WORK INSTRUCTION 1 →
In the knowledge base notes, rewrite the passage between "Knowledge Base" and "(cosine > 0.7)", inclusive, replacing "fuzzy fallback" with "keyword fallback".
WORK INSTRUCTION 2 →
According to the knowledge base notes, what factor is applied to the search ranking of entries tagged as inferred?

### SELECTED TEXT

Additional roots: EXTRA_SESSION_ROOTS env var (comma-separated). New tools: implement SessionAdapter in src/sessions/adapters/.

Knowledge Base

  • Entries are Markdown files with YAML frontmatter stored in ~/agent-knowledge/
  • Categories: projects, people, decisions, workflows, notes
  • Search: hybrid semantic (embeddings) + TF-IDF with fuzzy fallback
  • Session search scopes: errors, plans, configs, tools, files, decisions, all
  • Knowledge graph: typed edges between entries (11 relationship types including calls/imports/inherits for code structure), directed BFS traversal via knowledge_graph (outbound/inbound/both), bulk_link for batch ingestion, unlink_by_origin for stale edge cleanup
  • Confidence/decay scoring: search ranking weighted by access frequency and recency (candidate->established->proven)
  • Auto-linking: knowledge with action: "write" auto-creates related_to edges for top-3 similar entries (cosine > 0.7)
  • Confidence tagging: entries have optional confidence: extracted|inferred frontmatter; inferred entries get 0.85× search ranking
  • Evergreen tagging (v1.8): entries with evergreen: true frontmatter skip decay in ranking AND are append-only under promotion
  • Edge origin: graph edges track origin (manual/auto-link/distill/reflect/promote) for provenance
  • Analysis: knowledge_analyze actions for god_nodes, bridges, gaps, brief
  • Pre-extraction: session distillation extracts commits/errors/urls/packages via regex
  • Auto-promotion (v1.8): src/knowledge/promote.ts replaces the regex distiller. 6-signal scored candidates, 3 gates (all must pass), .dreams/YYYY-MM-DD.md audit diary, grounded rehydration (skip if source session missing)

Commit Messages

Format: short description. No Co-Authored-By or AI branding.

######
### PROVIDED RECORDS

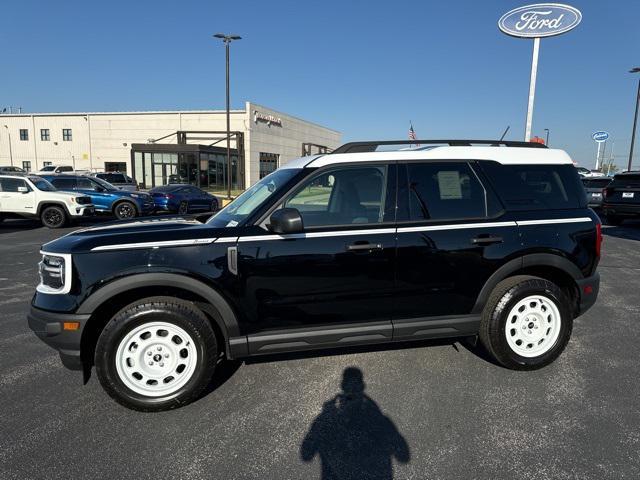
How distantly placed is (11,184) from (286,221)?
45.6 feet

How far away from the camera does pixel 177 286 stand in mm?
2967

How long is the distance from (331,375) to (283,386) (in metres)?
0.43

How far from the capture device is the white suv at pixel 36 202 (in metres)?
13.0

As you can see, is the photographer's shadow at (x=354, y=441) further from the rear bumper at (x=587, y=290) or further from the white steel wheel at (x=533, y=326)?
the rear bumper at (x=587, y=290)

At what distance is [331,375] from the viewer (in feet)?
11.7

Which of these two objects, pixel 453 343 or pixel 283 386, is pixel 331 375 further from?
pixel 453 343

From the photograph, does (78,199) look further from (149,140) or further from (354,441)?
(149,140)

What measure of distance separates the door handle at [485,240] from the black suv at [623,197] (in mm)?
12631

######

EXERCISE RESPONSE 1 →
Knowledge Base

  • Entries are Markdown files with YAML frontmatter stored in ~/agent-knowledge/
  • Categories: projects, people, decisions, workflows, notes
  • Search: hybrid semantic (embeddings) + TF-IDF with keyword fallback
  • Session search scopes: errors, plans, configs, tools, files, decisions, all
  • Knowledge graph: typed edges between entries (11 relationship types including calls/imports/inherits for code structure), directed BFS traversal via knowledge_graph (outbound/inbound/both), bulk_link for batch ingestion, unlink_by_origin for stale edge cleanup
  • Confidence/decay scoring: search ranking weighted by access frequency and recency (candidate->established->proven)
  • Auto-linking: knowledge with action: "write" auto-creates related_to edges for top-3 similar entries (cosine > 0.7)

EXERCISE RESPONSE 2 →
Their search ranking is multiplied by 0.85.